PECOTA has Hall having another nice season in 2007. His weighted mean average is .278/.346/.522 with 28 homeruns. I’ll definitely take that for $6 million per.
Baseball America recently unveiled their list of the top ten Brewers prospects. The Brewers are top heavy with pitching with four of the top five being pitchers.
First on the list is right hander Yovani Gallardo, who was the team’s second round pick back in 2004. Gallardo was very good down in High A, got promoted, and threw even better in Double A. This is a kid who could compete for a spot in the Brewers rotation in 2007 and he hasn’t even turned 21 yet. I wouldn’t mind seeing him spend at least some time a Triple A before he comes up but if he can help, he’ll be in there.
Ryan Braun comes in second and he’s the best position player. He had some good at bats at Double A and did very well in the Arizona Fall League. Braun was the Brewers first round pick in 2005 and it wouldn’t surprise me if we see him on the Brewers at some point in 2007.

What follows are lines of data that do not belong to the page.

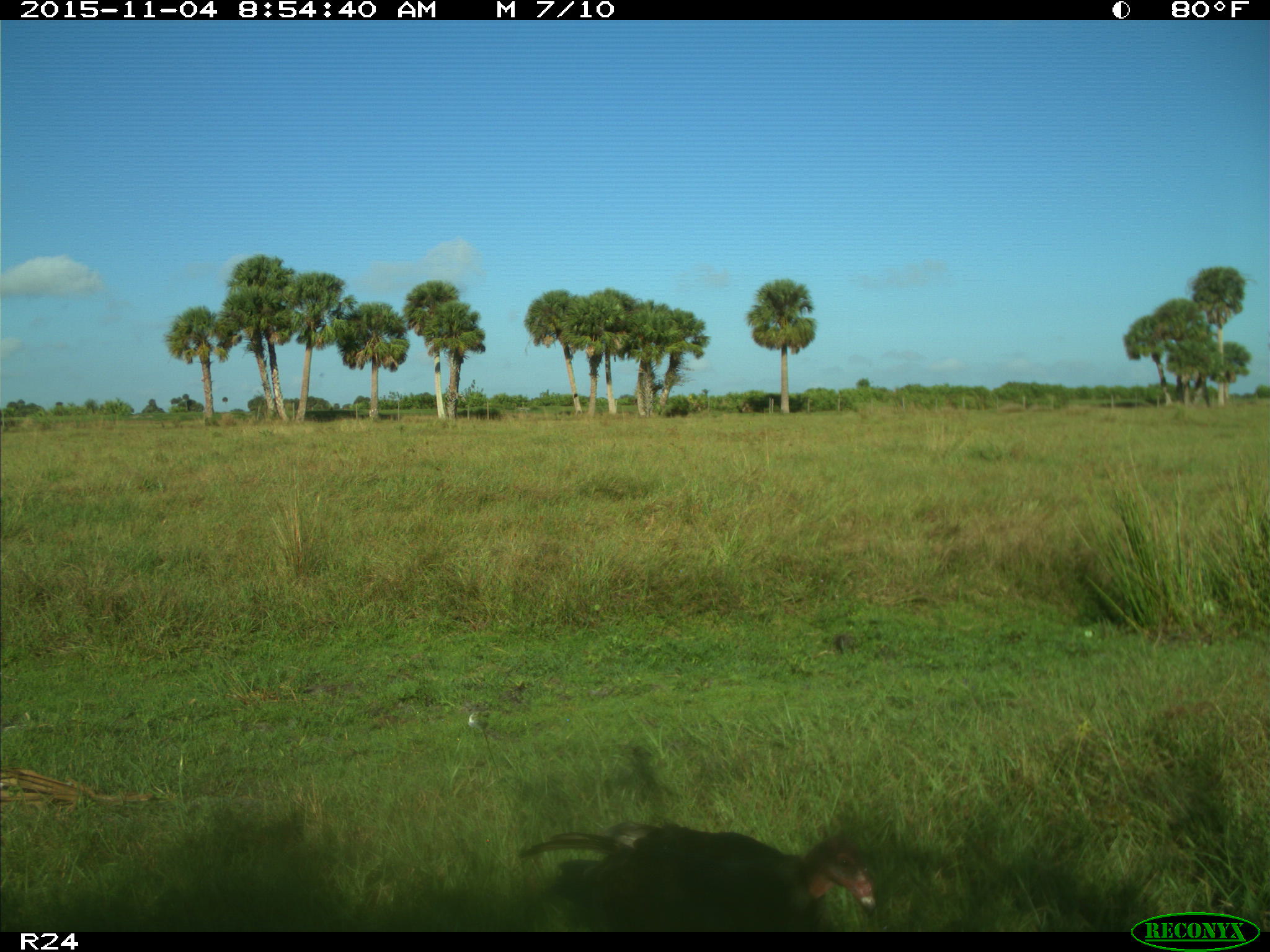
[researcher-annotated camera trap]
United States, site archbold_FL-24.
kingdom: Animalia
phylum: Chordata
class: Aves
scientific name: Aves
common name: birds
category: unidentified bird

Right handed pitcher and 2005 third round draft pick Will Inman comes in at third. Inman was lights out at Low A and should get the bump up to High A next year. What makes his performance at Low A so impressive is he’s still very young. He won’t turn 20 until this coming week.
Last year’s first round pick, Jeremy Jeffress, comes in fourth. He was roughed up at rookie ball but he’ll get to try his hand Low A. 2004 first round pick Mark Rogers comes in at number five but it looks like he’s out for 2007 so his career will be side tracked until he recovers from shoulder surgery.
Not too bad. BA projects the Brewers starters in 2010 and while this is a crap shoot, Inman and Gallardo are on there as starters and Jeffress is on as a closer. Keep track of some of these guys because you’ll be seeing them in a Brewers uniform in the next couple of years.
The Brewers avoided arbitration with catcher Johnny Estrada today when they signed him to a one year, $3.4 million deal. Estrada is the man behind the plate this year and his career has been kind of mixed. He was very good in 2004, not good at all in 2005 then better in 2006.
PECOTA sees something similar to what Estrada hit in 2006. They have him pegged at .282/.327/.425 with eight homeruns. I could live with that.